Прохожие равнодушно проходят мимо, к подобным зрелищам здесь привыкли.
— Мосье! — услышал Антонов за спиной, и сухая черная рука коснулась его плеча.
Человек, стоявший сзади, был очень худ, голову его прикрывал выцветший желтый тюрбан, с костлявых плеч ниспадала ветхая туника.

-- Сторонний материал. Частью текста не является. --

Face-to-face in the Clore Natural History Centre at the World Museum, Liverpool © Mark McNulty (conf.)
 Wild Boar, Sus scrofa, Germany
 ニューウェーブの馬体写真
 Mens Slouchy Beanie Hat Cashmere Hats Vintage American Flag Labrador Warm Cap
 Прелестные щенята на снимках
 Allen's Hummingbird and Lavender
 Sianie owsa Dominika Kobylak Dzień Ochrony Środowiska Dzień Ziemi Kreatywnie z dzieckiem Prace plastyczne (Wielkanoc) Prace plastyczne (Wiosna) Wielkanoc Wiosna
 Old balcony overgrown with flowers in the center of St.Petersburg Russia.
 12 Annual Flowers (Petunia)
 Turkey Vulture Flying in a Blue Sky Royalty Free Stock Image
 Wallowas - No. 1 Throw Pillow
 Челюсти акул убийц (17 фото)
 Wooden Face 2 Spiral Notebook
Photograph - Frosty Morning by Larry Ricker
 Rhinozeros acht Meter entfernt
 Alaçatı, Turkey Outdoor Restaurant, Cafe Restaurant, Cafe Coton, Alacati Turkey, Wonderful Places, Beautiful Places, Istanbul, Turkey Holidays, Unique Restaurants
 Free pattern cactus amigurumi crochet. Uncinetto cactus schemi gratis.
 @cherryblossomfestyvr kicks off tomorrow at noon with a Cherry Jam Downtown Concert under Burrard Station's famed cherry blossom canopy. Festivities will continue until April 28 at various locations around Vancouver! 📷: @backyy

Антонов давно привык к тому, что на улицах африканских городов со всех сторон тянутся руки, ищущие твоего внимания, каждая рука непременно стремится что-нибудь всучить: поделку из черного дерева, порнографический журнал, пачку сигарет, брикет жвачки.
— Мосье!
Главное — не останавливаться, не оборачиваться, не являть интереса. Иначе не отвяжешься.
Но долговязый худой человек, прихлопывая асфальт грубыми самодельными шлепанцами, упорно шел за ним.
— Мосье!
Антонов не выдержал, оглянулся. Узкое лицо, прямой острый нос, тонкие губы… Туарег. Племя его живет в глубине Африки, в Сахеле, на границе с Сахарой. Который год подряд в Сахеле засуха, а значит, и голод, и тянутся туареги к побережью в надежде прокормиться. А здесь своих рук, жаждущих работы, в избытке. Туареги — народ гордый, никогда не попрошайничают, не унижаются. Вот и приходится беглецам распродавать последнее. Этот продает кинжал, и не сувенирный, а свой рабочий кинжал, с которым и в поле, и на охоту, и на войну. Но зачем ему, Антонову, кинжал?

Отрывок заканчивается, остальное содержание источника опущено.